Problem requirements
Retype every one of the lines below character for character, leaving out the pictures.
--*--
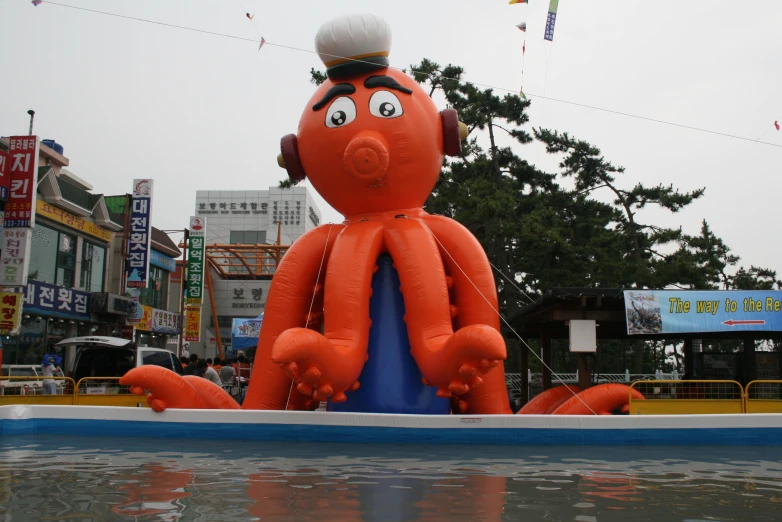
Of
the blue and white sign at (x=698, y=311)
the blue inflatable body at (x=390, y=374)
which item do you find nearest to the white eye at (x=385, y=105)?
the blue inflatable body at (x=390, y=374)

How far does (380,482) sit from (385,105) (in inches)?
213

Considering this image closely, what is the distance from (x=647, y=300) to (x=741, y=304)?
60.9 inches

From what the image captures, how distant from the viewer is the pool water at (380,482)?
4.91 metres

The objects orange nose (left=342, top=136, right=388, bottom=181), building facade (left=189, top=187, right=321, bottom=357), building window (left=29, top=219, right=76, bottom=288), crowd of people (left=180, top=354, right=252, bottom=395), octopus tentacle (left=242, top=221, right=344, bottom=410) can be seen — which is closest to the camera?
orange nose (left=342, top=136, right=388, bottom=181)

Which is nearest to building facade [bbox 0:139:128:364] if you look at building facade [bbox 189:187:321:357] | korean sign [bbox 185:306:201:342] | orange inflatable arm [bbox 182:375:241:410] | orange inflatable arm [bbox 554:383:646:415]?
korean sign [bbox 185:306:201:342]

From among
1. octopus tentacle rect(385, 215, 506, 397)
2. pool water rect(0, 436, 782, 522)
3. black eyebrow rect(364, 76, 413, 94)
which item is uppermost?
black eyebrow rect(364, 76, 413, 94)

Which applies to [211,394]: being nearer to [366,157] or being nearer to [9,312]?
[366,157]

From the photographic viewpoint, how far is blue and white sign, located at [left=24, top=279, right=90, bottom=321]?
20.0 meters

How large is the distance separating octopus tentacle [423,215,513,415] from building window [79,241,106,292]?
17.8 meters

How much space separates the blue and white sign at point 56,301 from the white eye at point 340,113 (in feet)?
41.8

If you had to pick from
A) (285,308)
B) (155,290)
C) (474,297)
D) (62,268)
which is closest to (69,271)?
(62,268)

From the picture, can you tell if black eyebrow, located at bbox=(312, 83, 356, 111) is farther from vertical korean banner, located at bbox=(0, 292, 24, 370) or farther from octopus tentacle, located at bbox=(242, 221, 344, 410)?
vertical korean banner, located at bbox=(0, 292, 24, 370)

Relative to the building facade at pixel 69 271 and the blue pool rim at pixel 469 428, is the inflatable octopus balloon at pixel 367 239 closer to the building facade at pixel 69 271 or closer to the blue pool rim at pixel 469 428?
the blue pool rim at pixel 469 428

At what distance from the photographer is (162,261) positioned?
--*--
Result below
Of
the blue and white sign at (x=698, y=311)
the blue inflatable body at (x=390, y=374)
which item do you find nearest to the white eye at (x=385, y=105)?
the blue inflatable body at (x=390, y=374)

How far does (380,482) sit from (385,105) (in inches)?
213

Considering this image closely, what is the distance from (x=647, y=300) to (x=741, y=304)?
60.9 inches

From what the image captures, how distant from the viewer is the pool water at (380,482)?
4.91 metres

The objects orange nose (left=342, top=136, right=388, bottom=181), building facade (left=189, top=187, right=321, bottom=357), building window (left=29, top=219, right=76, bottom=288), crowd of people (left=180, top=354, right=252, bottom=395), octopus tentacle (left=242, top=221, right=344, bottom=410) can be seen — which is closest to the camera?
orange nose (left=342, top=136, right=388, bottom=181)

Which is nearest to building facade [bbox 0:139:128:364] if you look at building facade [bbox 189:187:321:357] | korean sign [bbox 185:306:201:342] | orange inflatable arm [bbox 182:375:241:410] | orange inflatable arm [bbox 554:383:646:415]?
korean sign [bbox 185:306:201:342]

From among
1. octopus tentacle rect(385, 215, 506, 397)
2. pool water rect(0, 436, 782, 522)
3. black eyebrow rect(364, 76, 413, 94)
which item is uppermost?
black eyebrow rect(364, 76, 413, 94)

Which applies to [211,394]: being nearer to [366,157] or being nearer to [9,312]?
[366,157]

From the photographic viewpoint, how far is blue and white sign, located at [left=24, top=279, right=90, bottom=321]?
20.0 meters

How large is the distance separating octopus tentacle [423,215,513,415] from building window [79,241,106,292]?
17.8 meters

How much space separates the blue and white sign at point 56,301 from the white eye at point 340,113 (in feet)?
41.8

If you had to pick from
A) (285,308)
B) (155,290)
C) (474,297)
D) (62,268)
which is closest to (69,271)?
(62,268)

From the picture, can you tell if black eyebrow, located at bbox=(312, 83, 356, 111) is farther from vertical korean banner, located at bbox=(0, 292, 24, 370) or farther from octopus tentacle, located at bbox=(242, 221, 344, 410)?
vertical korean banner, located at bbox=(0, 292, 24, 370)

Relative to the building facade at pixel 69 271 and the blue pool rim at pixel 469 428, is the inflatable octopus balloon at pixel 367 239 closer to the building facade at pixel 69 271 or closer to the blue pool rim at pixel 469 428?
the blue pool rim at pixel 469 428

At what distance from the photographer is (162,261) positioned?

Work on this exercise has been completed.